The Bank explained that pre-tax profits rose considerably to €33.5 million compared to €25.2 million in the comparable period in 2021. Moreover, on an adjusted basis when accounting for the €3.4 million restructuring provision and related transformation costs incurred in 2021, pre-tax profits surged by almost 22% to €34.8 million (Q1 to Q3 2021: €28.6 million).
The improved profitability reflects the growth in revenues and a material release in expected credit losses (ECLs) which offset the increase in costs. Indeed, total revenues increased by €2.9 million, of which €2.5 million came from the Bank’s insurance subsidiary on the back of favourable equity market trends. Meanwhile, net interest income drifted lower whilst net fee income remained at 2021 levels as the growth registered in cards, payments and foreign exchange were offset by the removal of the high balance fee as from July 2022.
The financial performance of HSBC was also boosted by a significant release in ECLs which amounted to €10 million compared to just €0.1 million in the same period in 2021. This release was mainly attributable to a significant recovery on a commercial non-performing loan which was largely provided for in prior years. On the other hand, additional charges were booked during the year reflecting heightened levels of economic uncertainty and increasing inflationary pressures.
On the expenditure side, adjusted operating expenses increased by €6.6 million. Regulatory fees increased as a change in the Depositor Compensation Scheme legislation enacted in H1 2022 required banks to anticipate the cash contributions payable in 2023 and 2024. However, a further legislative change took place in October which will result in a release of the additional regulatory fees booked prior to this period. Elsewhere, the Bank also accounted for higher depreciation and amortisation charges arising from additional investments made by the Bank in property and software developments.

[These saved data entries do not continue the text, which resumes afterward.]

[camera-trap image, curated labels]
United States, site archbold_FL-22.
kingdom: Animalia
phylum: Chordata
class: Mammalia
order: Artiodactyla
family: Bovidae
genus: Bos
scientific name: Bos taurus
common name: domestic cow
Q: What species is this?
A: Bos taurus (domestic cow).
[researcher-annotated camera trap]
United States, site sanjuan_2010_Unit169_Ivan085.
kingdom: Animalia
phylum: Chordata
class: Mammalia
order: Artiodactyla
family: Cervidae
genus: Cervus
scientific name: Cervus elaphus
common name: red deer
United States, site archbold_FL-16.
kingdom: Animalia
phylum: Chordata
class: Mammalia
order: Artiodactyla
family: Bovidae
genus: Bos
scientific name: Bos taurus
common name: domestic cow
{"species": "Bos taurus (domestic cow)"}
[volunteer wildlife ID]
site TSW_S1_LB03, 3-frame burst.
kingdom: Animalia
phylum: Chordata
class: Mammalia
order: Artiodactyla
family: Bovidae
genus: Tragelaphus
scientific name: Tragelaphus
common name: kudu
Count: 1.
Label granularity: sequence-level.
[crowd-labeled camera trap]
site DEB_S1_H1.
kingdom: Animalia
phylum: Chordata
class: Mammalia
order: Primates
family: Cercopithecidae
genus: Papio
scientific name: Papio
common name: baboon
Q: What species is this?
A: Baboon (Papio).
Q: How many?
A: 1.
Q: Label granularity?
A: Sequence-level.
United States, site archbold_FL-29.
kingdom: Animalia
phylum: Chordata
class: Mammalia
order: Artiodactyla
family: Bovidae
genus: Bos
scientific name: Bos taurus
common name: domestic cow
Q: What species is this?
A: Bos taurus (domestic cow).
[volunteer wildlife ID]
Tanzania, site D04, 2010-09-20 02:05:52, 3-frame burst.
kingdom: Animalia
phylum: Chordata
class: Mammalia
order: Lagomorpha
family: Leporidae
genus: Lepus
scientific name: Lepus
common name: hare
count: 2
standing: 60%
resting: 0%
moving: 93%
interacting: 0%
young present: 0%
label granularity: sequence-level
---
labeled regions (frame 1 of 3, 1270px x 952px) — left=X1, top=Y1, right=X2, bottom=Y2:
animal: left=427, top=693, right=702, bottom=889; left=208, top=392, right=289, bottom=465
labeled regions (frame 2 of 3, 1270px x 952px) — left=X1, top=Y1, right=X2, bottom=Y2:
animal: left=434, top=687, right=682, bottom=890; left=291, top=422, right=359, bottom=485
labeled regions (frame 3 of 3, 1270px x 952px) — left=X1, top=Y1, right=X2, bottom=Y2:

In terms of financial position, HSBC explained that net loans and advances to customers remained at the same level as at 31 December 2021 (€3.2 billion). On the other hand, customer deposits increased by 6.2% (or +€351 million) to just under €6 billion. As a result, the loan-to-deposit ratio deteriorated to 53.5% compared to almost 57% as at the end of 2021.
The Bank’s capital ratios trended lower with the CET 1 capital ratio easing to 16.6% (31 December 2021: 18.4%) and the Total Capital ratio decreasing to 19.3% (31 December 2021: 21.1%) but still remained well above regulatory requirements. This reduction was driven by adverse movements on financial instruments classified as ‘Hold-to-Collect-and-Sell’ as a result of the increase in term market yield curves, thus impacting negatively revaluation reserves by €20.6 million. The negative revaluation reserves remained at June 2022 levels as the Bank took action to address the negative impact by entering into fair value hedges to mitigate against further decreases in market prices as well as setting up a ‘Hold-to-Collect’ portfolio.
Commenting on the performance up to September 2022, HSBC Malta’s CEO Mr Simon Vaughan Johnson explained that: “We delivered a good set of results in the first nine months of the year with very strong foreign exchange performance and sustained good progress in fee income despite the removal of the high balance fee. We also started experiencing an increase in net interest income on the back of rising interest rates. We continue to deliver on our safe growth strategy and are focused on executing our plans.”